But a team of researchers has now suggested that just because you have wings doesn’t necessarily mean you can actually fly well.
Yi Qi and Ambopteryx longibrachium are two types of theropod dinosaur that lived about 160 million years ago. Both had unusually elongated fingers and a membrane of skin that stretched between them, much like a bat’s wing.
This is a very different type of wing than the one that theropod dinosaurs use to fly – the dinosaurs that eventually became birds. And in contrast to them after only a few million years Yi and Ambopteryx extinct, which is the first clue that these unusual wings couldn’t keep up with the birds of the future.
However, weird wings in extinct creatures mean that several types of wings (and with it flight) have likely evolved over the years Yi and Ambopteryx ‚s Attempts were not the winning strategy.
But before you can write off Yi and Ambopteryx As a complete evolutionary error in flight, you need to know how good (or bad) the two species were in flight.
In 2015 when Yi It was found that one team of researchers suspected that the size of its wings and other flight characteristics could mean it was a gliding creature – however, it is unlike any other glider we know and its center of gravity might even have that Sliding difficult. We just weren’t sure.
A new study by researchers in the US and China has now examined the flight potential of Yi and Ambopteryx much more detailed and conclude that they really weren’t good at getting their little feet off the trees they lived in.
“With the help of laser-stimulated fluorescence imaging, we re-evaluate their anatomy and perform aerodynamic calculations that cover flight potential, other wing-based behaviors, and gliding abilities,” the team writes.
“We think, that Yi and Ambopteryx were likely tree-like, most likely had no form of powered flight, and had significant deficiencies in flutter-based locomotion and limited gliding abilities. ”
The team’s analysis of the fossils (Yi Picture below) was able to capture tiny details in soft tissue that you cannot see with normal light.
Fossil of Yi qi. Look how fluffy it is! (kmkmks / Flickr / CC BY SA 2.0)
Then the team modeled how the dinosaurs might have flown and adjusted for things like weight, wingspan, and muscle placement (all things that we can’t tell from just fossils).
The results were… overwhelming.
“You really can’t do a powered flight,” says the lead author, biologist Thomas Dececchi from Mount Marty University.
“They have to be given extremely generous guesses about how to flap their wings. Basically, you have to model them as the biggest bat, make them the lightest weight, hit them as fast as a really fast bird, and give them muscles higher than they probably should have exceeded that threshold.
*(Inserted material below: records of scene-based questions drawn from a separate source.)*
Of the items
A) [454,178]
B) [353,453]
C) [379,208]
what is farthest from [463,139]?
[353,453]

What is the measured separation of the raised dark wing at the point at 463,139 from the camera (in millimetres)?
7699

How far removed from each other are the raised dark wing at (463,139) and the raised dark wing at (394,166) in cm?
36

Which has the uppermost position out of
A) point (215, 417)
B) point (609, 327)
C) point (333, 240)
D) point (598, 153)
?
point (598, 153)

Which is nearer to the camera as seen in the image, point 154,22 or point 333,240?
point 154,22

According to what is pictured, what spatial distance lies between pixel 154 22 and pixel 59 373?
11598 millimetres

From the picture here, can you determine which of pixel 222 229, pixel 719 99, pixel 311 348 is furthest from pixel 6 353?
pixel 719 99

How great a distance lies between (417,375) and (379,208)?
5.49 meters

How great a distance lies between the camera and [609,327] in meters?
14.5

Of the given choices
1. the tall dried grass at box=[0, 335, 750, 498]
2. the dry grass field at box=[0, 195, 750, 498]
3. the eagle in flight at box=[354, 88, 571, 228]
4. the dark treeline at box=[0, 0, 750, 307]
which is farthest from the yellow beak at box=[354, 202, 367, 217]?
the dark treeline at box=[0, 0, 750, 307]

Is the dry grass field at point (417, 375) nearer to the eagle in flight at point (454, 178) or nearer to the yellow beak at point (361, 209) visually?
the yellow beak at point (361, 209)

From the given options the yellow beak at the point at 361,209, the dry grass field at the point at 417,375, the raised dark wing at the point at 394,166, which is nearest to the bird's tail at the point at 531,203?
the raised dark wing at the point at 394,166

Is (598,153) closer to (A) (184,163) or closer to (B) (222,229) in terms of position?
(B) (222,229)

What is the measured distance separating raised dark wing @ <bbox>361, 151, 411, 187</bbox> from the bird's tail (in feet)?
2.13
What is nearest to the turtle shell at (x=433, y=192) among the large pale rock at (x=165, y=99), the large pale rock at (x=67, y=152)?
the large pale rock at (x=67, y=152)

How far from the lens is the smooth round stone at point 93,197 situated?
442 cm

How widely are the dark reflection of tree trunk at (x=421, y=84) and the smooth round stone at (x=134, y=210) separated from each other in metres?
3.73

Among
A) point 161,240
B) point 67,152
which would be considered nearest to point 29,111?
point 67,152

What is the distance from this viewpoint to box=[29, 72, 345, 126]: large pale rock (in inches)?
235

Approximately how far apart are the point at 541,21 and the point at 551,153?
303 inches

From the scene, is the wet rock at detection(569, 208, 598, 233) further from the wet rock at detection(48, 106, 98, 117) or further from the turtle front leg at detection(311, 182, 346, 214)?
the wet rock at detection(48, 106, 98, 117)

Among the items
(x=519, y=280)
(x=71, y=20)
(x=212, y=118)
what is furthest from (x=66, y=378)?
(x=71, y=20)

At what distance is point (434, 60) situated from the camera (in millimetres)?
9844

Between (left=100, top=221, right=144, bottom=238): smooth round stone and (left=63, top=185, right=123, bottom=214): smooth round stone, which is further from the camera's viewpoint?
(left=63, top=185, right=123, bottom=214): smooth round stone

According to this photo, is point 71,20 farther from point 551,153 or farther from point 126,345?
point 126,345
They could slide, but even their slide wasn’t great. ”
Soft tissue map of Yi Qi. (Dececchi et al., IScience, 2020)
According to Dececchi and his team’s model, we’re seeing flight skills that are significantly inferior to that of a chicken, perhaps even worse than the flightless New Zealand parrot Kakapo, which is also mostly limited to gliding down trees but can at least flap and control descent.
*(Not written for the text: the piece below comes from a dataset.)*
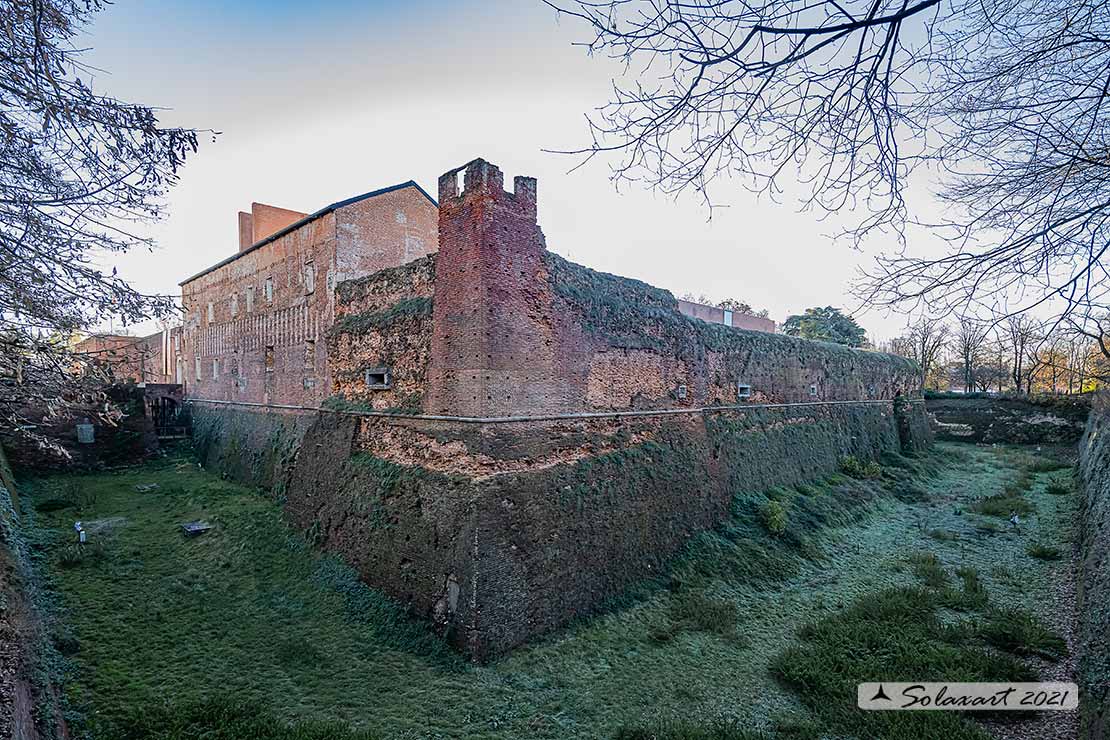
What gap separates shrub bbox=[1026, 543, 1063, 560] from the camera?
31.7 feet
But although it’s a little sad for them Yi and AmbopteryxIt’s good news for us – the results show even more that dinosaurs evolved (or at least tried) to fly multiple times.
As the team points out, it should come as no surprise, given all kinds of bats, gliders, flying squirrels, and other planing or flying mammals.
“We propose that this group was an independent aerial colonization for non-avialan theropods. If so, it would represent at least two, but more likely three or more attempts at flight (both powered and gliding) by small Pennaraptoran theropods during the Mesozoic, “the team writes in its newspaper.
“Given the large number of independent glide occurrences within crown mammals, this should perhaps not be surprising, but it does create a more complex picture of the aerial ecosystem.”
It seems like some things don’t change much, even in a hundred million years.
The research was published in iScience.